WORK TO COMPLETE >>
Locate and copy each line in the data that contains the word "site".

SUPPLIED DATA >>
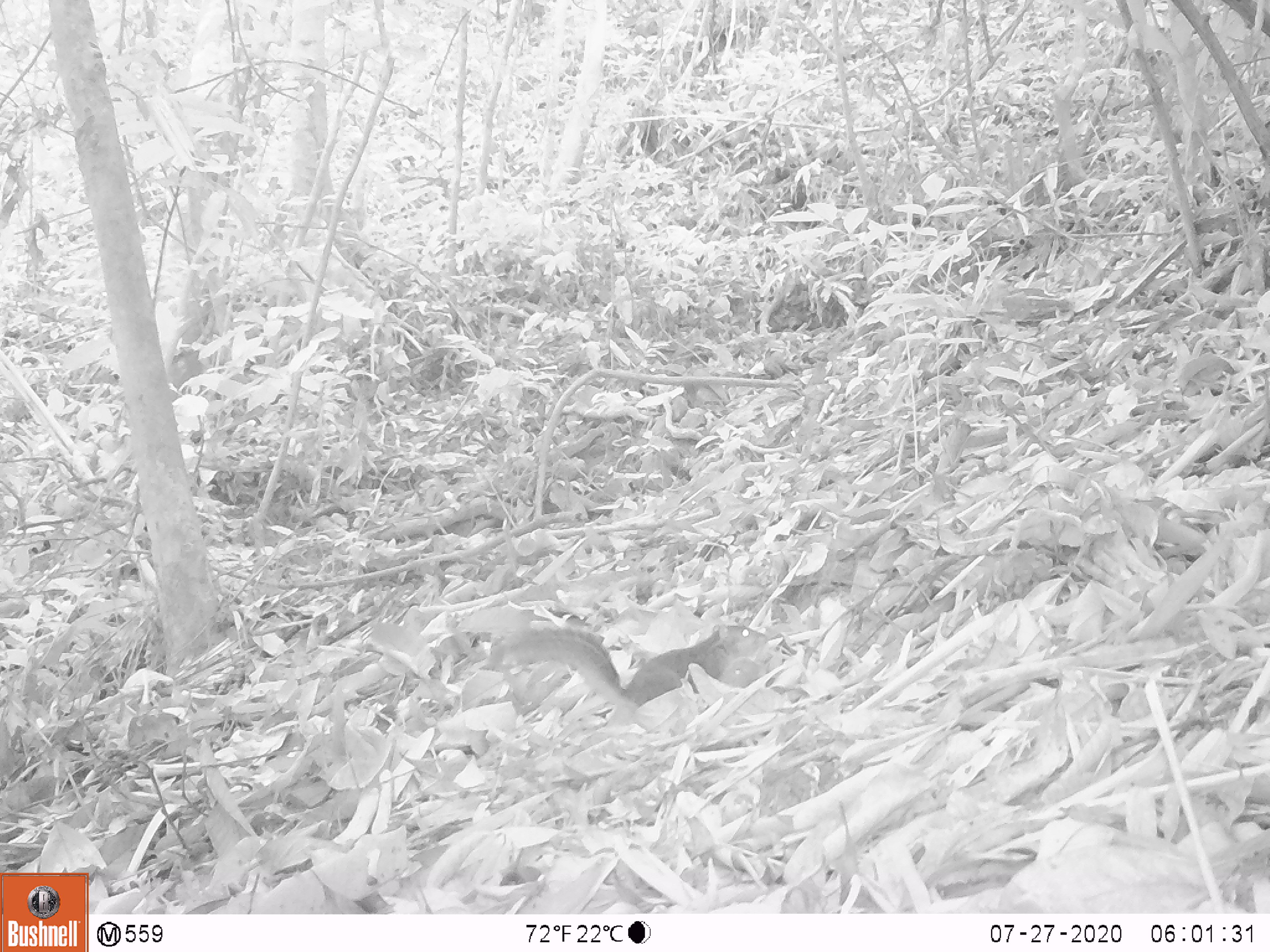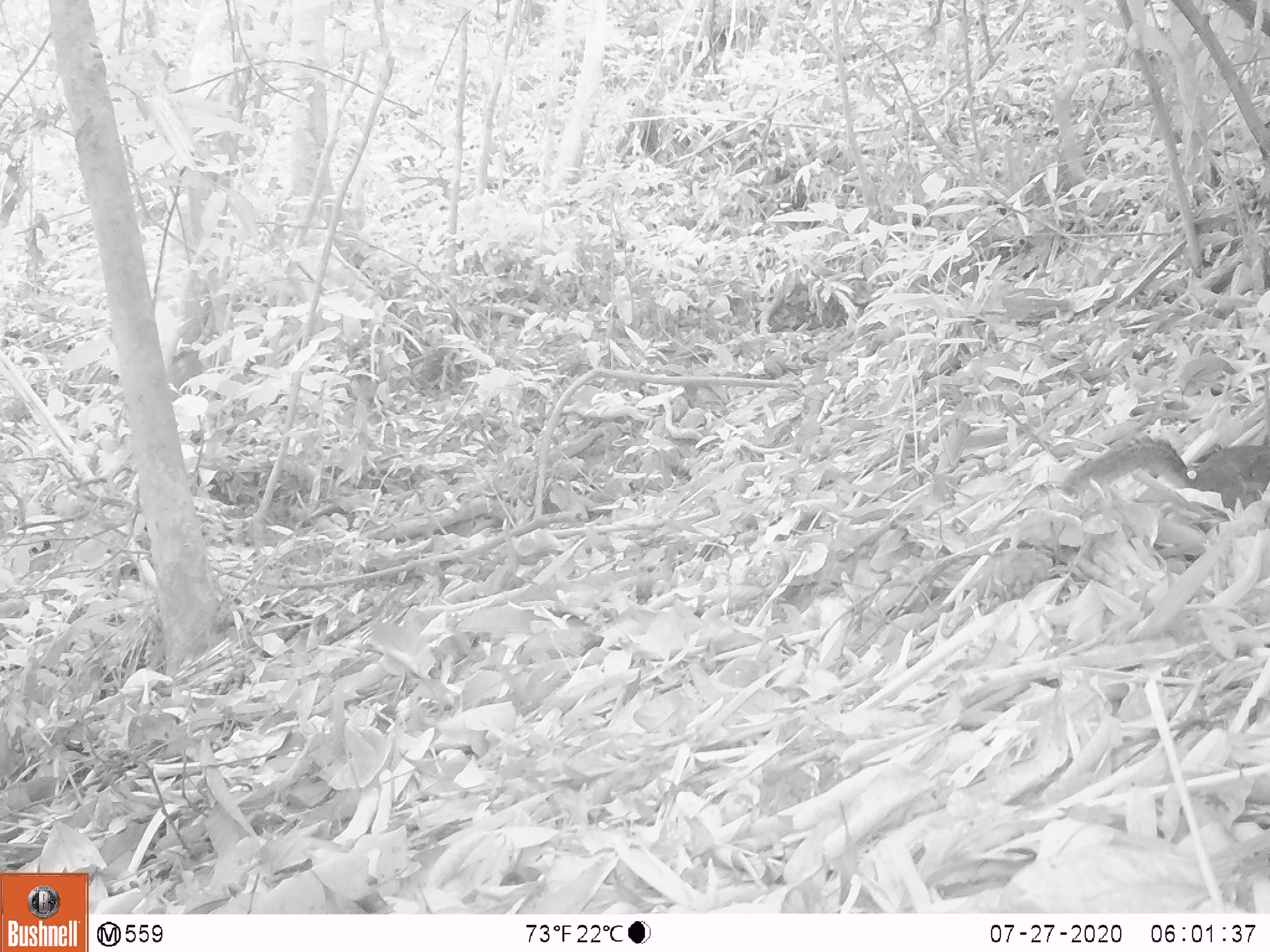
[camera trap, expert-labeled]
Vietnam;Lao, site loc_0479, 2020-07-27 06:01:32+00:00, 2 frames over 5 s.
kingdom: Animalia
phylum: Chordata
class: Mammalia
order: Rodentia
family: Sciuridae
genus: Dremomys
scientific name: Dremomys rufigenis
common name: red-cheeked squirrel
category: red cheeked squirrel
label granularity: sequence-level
==
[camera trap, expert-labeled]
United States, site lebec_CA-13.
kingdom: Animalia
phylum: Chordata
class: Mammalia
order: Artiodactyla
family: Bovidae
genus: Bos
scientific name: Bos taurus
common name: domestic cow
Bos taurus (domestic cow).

RESULT FOR THIS EXERCISE >>
Vietnam;Lao, site loc_0479, 2020-07-27 06:01:32+00:00, 2 frames over 5 s.
United States, site lebec_CA-13.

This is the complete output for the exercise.